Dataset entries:
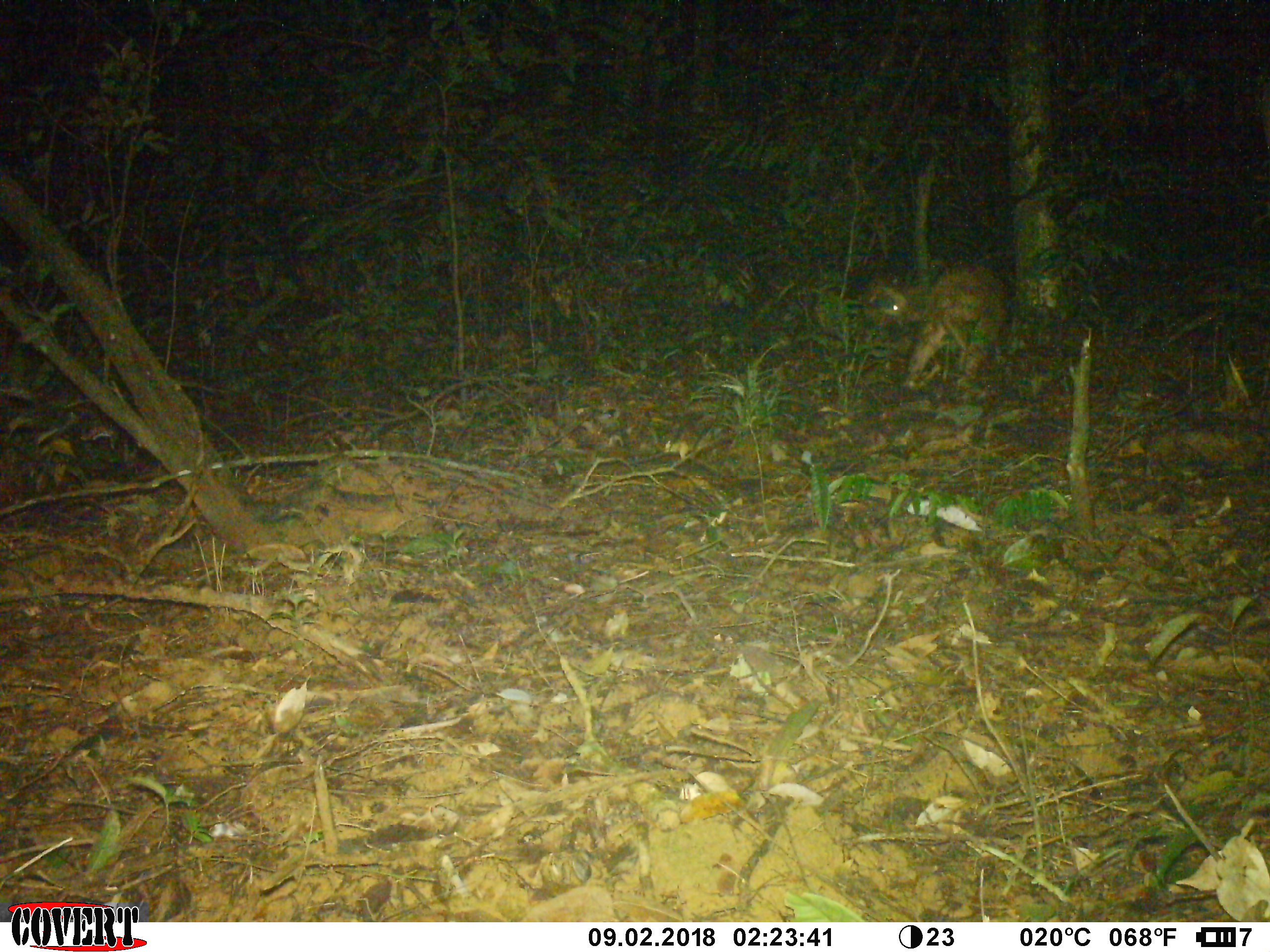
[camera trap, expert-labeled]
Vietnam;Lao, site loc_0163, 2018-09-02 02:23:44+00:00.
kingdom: Animalia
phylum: Chordata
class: Mammalia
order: Carnivora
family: Mustelidae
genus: Arctonyx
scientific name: Arctonyx collaris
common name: hog badger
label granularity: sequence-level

:: Assignment ::
Please output the entries above exactly, leaving out every picture.

:: Solution to the problem ::
[camera trap, expert-labeled]
Vietnam;Lao, site loc_0163, 2018-09-02 02:23:44+00:00.
kingdom: Animalia
phylum: Chordata
class: Mammalia
order: Carnivora
family: Mustelidae
genus: Arctonyx
scientific name: Arctonyx collaris
common name: hog badger
label granularity: sequence-level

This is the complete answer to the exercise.